Without omitting anything, return the records precisely as given.

▽

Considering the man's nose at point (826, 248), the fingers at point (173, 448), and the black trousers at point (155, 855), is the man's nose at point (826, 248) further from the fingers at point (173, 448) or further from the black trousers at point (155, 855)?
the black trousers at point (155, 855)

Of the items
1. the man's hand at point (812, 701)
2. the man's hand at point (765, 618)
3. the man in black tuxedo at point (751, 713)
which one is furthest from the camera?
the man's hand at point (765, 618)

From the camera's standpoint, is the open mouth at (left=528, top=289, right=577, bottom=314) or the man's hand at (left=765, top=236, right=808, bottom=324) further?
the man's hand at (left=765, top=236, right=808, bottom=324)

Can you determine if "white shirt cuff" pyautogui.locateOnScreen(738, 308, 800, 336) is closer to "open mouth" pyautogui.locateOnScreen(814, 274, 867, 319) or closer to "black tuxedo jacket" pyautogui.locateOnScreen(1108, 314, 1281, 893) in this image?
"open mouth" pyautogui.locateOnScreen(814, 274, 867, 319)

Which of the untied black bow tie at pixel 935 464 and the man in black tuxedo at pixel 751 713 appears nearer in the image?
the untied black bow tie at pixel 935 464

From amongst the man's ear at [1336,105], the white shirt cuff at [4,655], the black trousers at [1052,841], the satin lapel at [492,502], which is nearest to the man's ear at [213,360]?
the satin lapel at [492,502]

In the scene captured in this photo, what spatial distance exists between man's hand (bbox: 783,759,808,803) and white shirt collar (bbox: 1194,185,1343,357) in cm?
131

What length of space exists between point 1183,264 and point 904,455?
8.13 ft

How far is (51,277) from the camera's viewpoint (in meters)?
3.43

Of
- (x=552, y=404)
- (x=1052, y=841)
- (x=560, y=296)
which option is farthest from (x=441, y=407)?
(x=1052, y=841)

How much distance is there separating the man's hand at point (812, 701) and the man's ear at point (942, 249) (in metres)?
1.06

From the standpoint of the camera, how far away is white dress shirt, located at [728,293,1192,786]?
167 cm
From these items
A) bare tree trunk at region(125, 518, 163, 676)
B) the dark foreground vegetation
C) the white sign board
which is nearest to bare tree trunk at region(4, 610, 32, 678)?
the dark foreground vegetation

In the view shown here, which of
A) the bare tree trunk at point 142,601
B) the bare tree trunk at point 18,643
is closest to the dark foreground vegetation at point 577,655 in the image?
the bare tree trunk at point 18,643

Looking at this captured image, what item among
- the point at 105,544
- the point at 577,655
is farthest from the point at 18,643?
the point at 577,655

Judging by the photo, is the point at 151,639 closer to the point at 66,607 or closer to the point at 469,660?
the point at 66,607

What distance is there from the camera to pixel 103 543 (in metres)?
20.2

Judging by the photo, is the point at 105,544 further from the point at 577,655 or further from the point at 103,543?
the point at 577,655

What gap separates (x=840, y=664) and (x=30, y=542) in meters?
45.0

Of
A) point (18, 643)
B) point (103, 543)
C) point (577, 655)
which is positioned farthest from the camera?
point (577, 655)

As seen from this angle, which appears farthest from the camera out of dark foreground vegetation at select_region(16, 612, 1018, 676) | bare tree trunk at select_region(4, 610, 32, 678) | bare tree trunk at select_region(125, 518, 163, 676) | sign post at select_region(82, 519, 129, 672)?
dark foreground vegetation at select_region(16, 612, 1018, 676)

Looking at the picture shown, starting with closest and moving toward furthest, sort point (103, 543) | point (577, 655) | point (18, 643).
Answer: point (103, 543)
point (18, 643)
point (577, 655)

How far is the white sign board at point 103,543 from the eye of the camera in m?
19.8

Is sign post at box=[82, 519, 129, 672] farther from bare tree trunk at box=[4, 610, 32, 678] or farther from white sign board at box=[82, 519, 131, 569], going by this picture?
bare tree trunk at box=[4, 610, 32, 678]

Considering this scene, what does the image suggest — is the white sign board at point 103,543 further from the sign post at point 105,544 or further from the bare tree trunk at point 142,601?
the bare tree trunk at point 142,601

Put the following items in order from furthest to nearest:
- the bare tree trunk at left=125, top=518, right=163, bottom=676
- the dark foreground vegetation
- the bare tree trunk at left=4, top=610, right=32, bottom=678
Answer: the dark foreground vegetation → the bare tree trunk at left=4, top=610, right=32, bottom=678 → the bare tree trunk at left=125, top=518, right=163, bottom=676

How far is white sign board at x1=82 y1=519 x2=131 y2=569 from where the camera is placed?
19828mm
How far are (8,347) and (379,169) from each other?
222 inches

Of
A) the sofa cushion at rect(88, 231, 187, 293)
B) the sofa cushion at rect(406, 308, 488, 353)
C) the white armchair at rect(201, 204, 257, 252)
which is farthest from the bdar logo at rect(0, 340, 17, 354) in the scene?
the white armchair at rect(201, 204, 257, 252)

△

> Result of the task:
Considering the man's nose at point (826, 248), the fingers at point (173, 448), and the black trousers at point (155, 855), is the man's nose at point (826, 248) further from the fingers at point (173, 448) or further from the black trousers at point (155, 855)?
the black trousers at point (155, 855)

Of the items
1. the man's hand at point (812, 701)
2. the man's hand at point (765, 618)
3. the man in black tuxedo at point (751, 713)
which one is furthest from the camera?
the man's hand at point (765, 618)

From the camera's standpoint, is the open mouth at (left=528, top=289, right=577, bottom=314) or the man's hand at (left=765, top=236, right=808, bottom=324) further?
the man's hand at (left=765, top=236, right=808, bottom=324)

Can you determine if "white shirt cuff" pyautogui.locateOnScreen(738, 308, 800, 336) is closer to "open mouth" pyautogui.locateOnScreen(814, 274, 867, 319) or closer to "black tuxedo jacket" pyautogui.locateOnScreen(1108, 314, 1281, 893) in this image?
"open mouth" pyautogui.locateOnScreen(814, 274, 867, 319)

Which of the untied black bow tie at pixel 935 464 and the man in black tuxedo at pixel 751 713 appears nearer in the image?
the untied black bow tie at pixel 935 464

From amongst the man's ear at [1336,105], the white shirt cuff at [4,655], the black trousers at [1052,841], the satin lapel at [492,502], which is nearest to the man's ear at [213,360]?
the satin lapel at [492,502]

In the scene captured in this photo, what spatial distance exists between man's hand (bbox: 783,759,808,803) and white shirt collar (bbox: 1194,185,1343,357) in cm?
131

What length of space exists between point 1183,264 and point 904,455?
8.13 ft

How far is (51,277) from the camera's viewpoint (in meters)?
3.43

Of
- (x=552, y=404)
- (x=1052, y=841)
- (x=560, y=296)
which option is farthest from (x=441, y=407)?
(x=1052, y=841)

How much distance is there separating the man's hand at point (812, 701) and the man's ear at point (942, 249) (in metres)?
1.06

From the standpoint of the camera, how far away is white dress shirt, located at [728,293,1192,786]?
167 cm
From these items
A) bare tree trunk at region(125, 518, 163, 676)
B) the dark foreground vegetation
C) the white sign board
which is nearest to bare tree trunk at region(4, 610, 32, 678)?
the dark foreground vegetation

In the view shown here, which of
A) the bare tree trunk at point 142,601
B) the bare tree trunk at point 18,643
is closest to the dark foreground vegetation at point 577,655 in the image?
the bare tree trunk at point 18,643

Looking at this captured image, what item among
- the point at 105,544
- the point at 577,655
is farthest from the point at 18,643?
the point at 577,655

Judging by the photo, is the point at 151,639 closer to the point at 66,607 or closer to the point at 469,660?
the point at 66,607

What distance is there from the camera to pixel 103 543 (in metres)?
20.2

Judging by the photo, is the point at 105,544 further from the point at 577,655 or further from the point at 103,543?
the point at 577,655

What gap separates (x=840, y=664) and (x=30, y=542) in meters?
45.0

Of
A) point (18, 643)
B) point (103, 543)
C) point (577, 655)
which is positioned farthest from the camera?
point (577, 655)

As seen from this angle, which appears farthest from the camera out of dark foreground vegetation at select_region(16, 612, 1018, 676) | bare tree trunk at select_region(4, 610, 32, 678) | bare tree trunk at select_region(125, 518, 163, 676) | sign post at select_region(82, 519, 129, 672)?
dark foreground vegetation at select_region(16, 612, 1018, 676)

Looking at the picture shown, starting with closest and moving toward furthest, sort point (103, 543) | point (577, 655) | point (18, 643).
Answer: point (103, 543)
point (18, 643)
point (577, 655)

How far is the white sign board at point 103,543 from the eye of the camera in m?
19.8

Is sign post at box=[82, 519, 129, 672] farther from bare tree trunk at box=[4, 610, 32, 678] or farther from white sign board at box=[82, 519, 131, 569], going by this picture?
bare tree trunk at box=[4, 610, 32, 678]

Considering this scene, what does the image suggest — is the white sign board at point 103,543 further from the sign post at point 105,544 or further from the bare tree trunk at point 142,601?
the bare tree trunk at point 142,601

Put the following items in order from furthest to nearest:
- the bare tree trunk at left=125, top=518, right=163, bottom=676
- the dark foreground vegetation
- the bare tree trunk at left=4, top=610, right=32, bottom=678
Answer: the dark foreground vegetation → the bare tree trunk at left=4, top=610, right=32, bottom=678 → the bare tree trunk at left=125, top=518, right=163, bottom=676

How far is white sign board at x1=82 y1=519 x2=131 y2=569 from where the camera is placed?
19828mm
How far are (8,347) and (379,169) from each other?
222 inches

Of
A) the sofa cushion at rect(88, 231, 187, 293)
B) the sofa cushion at rect(406, 308, 488, 353)
C) the white armchair at rect(201, 204, 257, 252)
which is farthest from the bdar logo at rect(0, 340, 17, 354) in the scene?
the white armchair at rect(201, 204, 257, 252)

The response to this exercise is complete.